Las causas de estos despertares pueden ser variadas, desde factores fisiológicos -como la necesidad de ir al baño o el hambre- hasta condiciones ambientales como el ruido o la temperatura. Sin embargo, los expertos coinciden en que el estrés y la ansiedad son los principales responsables.

Diversas investigaciones señalan que las preocupaciones mantienen al cerebro en estado de alerta incluso durante el descanso, interfiriendo en las fases profundas del sueño. Así se crea un círculo vicioso: cuanto más te preocupas por no dormir, más difícil resulta lograrlo.

Ante un despertar nocturno, muchas personas recurren al móvil o consultan la hora. Ambas acciones son contraproducentes. La luz azul de las pantallas inhibe la producción de melatonina, la hormona que regula el sueño, mientras que comprobar el reloj aumenta la ansiedad al ser consciente del tiempo perdido.
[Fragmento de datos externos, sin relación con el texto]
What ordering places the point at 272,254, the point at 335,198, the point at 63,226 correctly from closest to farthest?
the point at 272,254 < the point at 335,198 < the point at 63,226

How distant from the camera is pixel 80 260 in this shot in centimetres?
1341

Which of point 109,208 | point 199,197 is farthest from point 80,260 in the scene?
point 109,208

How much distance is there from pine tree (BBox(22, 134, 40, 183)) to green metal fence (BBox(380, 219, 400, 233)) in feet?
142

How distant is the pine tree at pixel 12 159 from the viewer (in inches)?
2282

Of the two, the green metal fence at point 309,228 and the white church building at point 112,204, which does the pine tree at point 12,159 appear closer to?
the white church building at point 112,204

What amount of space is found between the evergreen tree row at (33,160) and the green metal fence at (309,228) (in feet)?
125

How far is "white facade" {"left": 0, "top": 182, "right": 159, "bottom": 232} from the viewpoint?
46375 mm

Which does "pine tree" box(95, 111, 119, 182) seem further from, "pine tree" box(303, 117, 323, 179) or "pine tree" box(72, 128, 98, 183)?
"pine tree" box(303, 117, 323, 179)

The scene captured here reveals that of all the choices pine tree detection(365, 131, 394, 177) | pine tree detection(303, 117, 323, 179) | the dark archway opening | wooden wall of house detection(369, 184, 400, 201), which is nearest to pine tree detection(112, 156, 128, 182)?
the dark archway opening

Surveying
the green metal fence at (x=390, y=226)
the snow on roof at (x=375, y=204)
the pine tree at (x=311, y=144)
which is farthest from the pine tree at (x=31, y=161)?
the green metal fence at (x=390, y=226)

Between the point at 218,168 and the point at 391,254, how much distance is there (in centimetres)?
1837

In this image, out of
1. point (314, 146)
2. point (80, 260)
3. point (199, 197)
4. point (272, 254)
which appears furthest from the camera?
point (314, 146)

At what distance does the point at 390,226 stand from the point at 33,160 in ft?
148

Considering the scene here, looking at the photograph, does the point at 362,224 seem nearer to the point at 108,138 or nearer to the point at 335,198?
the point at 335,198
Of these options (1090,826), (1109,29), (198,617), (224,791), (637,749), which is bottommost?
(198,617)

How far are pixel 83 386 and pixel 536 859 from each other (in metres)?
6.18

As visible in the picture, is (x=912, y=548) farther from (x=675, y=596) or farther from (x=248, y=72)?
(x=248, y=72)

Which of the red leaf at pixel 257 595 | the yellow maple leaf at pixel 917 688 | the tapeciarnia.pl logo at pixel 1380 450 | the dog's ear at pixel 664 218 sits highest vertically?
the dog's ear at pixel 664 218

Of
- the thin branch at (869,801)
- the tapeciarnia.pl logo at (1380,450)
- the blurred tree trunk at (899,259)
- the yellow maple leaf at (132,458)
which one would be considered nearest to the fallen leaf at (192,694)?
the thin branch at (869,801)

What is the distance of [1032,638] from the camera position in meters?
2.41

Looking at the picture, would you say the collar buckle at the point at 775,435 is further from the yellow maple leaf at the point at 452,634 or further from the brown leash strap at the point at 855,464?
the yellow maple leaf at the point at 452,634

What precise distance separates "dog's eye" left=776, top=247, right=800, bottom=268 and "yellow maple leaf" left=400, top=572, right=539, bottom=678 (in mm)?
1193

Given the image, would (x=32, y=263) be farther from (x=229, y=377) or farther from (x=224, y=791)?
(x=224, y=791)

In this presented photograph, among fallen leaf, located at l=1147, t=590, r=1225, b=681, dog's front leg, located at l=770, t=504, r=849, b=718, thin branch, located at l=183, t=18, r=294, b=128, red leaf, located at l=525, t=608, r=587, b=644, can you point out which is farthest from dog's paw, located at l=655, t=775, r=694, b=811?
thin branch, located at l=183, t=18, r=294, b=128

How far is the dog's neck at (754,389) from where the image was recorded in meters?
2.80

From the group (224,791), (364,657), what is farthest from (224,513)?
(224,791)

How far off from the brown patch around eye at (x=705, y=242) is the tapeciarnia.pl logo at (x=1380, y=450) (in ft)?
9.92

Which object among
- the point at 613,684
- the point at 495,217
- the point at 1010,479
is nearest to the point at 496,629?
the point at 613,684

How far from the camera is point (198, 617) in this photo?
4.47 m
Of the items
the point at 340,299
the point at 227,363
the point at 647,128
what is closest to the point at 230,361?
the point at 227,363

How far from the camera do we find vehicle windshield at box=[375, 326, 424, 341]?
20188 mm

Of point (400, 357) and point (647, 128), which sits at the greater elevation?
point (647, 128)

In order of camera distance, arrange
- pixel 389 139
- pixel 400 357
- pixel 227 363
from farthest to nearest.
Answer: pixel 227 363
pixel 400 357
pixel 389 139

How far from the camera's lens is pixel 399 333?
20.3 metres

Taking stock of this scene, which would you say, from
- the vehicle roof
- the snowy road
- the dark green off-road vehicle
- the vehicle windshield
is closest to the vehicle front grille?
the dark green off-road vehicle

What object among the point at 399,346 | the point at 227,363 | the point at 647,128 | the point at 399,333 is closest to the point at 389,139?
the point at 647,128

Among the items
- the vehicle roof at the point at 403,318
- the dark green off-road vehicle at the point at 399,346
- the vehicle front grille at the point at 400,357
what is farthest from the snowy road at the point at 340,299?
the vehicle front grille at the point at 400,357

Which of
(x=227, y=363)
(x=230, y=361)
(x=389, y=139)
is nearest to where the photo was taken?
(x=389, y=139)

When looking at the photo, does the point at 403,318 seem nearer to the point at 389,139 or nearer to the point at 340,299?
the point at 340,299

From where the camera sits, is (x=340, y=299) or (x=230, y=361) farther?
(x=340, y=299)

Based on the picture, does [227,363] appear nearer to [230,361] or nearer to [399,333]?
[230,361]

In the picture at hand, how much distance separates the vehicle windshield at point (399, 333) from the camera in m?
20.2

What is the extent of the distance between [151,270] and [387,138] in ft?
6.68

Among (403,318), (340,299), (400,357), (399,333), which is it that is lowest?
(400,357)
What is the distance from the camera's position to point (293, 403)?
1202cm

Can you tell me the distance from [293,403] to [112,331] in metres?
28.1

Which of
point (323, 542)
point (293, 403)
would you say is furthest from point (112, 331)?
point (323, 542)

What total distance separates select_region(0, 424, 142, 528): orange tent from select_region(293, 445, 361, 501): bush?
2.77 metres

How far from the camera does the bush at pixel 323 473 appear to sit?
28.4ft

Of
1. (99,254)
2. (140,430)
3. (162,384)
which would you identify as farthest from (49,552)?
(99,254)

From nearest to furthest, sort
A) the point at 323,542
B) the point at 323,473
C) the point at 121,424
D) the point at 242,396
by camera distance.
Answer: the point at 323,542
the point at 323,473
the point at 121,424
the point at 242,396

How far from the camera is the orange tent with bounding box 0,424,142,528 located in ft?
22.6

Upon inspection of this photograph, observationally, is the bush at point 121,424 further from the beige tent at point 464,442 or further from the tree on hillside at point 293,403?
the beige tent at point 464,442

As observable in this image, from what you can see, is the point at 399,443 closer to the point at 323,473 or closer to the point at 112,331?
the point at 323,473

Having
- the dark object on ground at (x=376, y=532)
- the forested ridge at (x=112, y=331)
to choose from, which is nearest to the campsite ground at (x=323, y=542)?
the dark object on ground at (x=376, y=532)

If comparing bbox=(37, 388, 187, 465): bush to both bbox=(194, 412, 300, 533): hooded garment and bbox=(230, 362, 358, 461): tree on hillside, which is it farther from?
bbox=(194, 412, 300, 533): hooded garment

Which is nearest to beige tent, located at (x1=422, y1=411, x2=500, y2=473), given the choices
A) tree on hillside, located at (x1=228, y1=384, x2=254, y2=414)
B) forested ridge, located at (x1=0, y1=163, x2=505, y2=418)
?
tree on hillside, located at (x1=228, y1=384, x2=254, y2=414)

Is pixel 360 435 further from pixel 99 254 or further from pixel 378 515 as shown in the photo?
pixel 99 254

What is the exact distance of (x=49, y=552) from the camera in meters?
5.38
Los expertos recomiendan permanecer en un entorno oscuro y tranquilo, evitando cualquier estímulo que active el cerebro.

TÉCNICAS SENCILLAS PARA VOLVER A DORMIR

Romper el bucle de pensamientos es clave. Para ello, existen técnicas de relajación eficaces como la respiración 4-7-8 (inhalar 4 segundos, mantener 7, exhalar 8) o la relajación muscular progresiva. También puede funcionar un método más simple: realizar actividades repetitivas y poco estimulantes, como contar ovejas, que ayudan a "aburrir" al cerebro y facilitar la desconexión.

Si tras 20 o 30 minutos no consigues dormirte, lo más recomendable es levantarse. Leer algo ligero o dar un pequeño paseo por casa puede ayudar a relajar la mente. El objetivo es evitar asociar la cama con la frustración.

Reforzar la idea de que el dormitorio es un espacio exclusivo para el descanso resulta fundamental.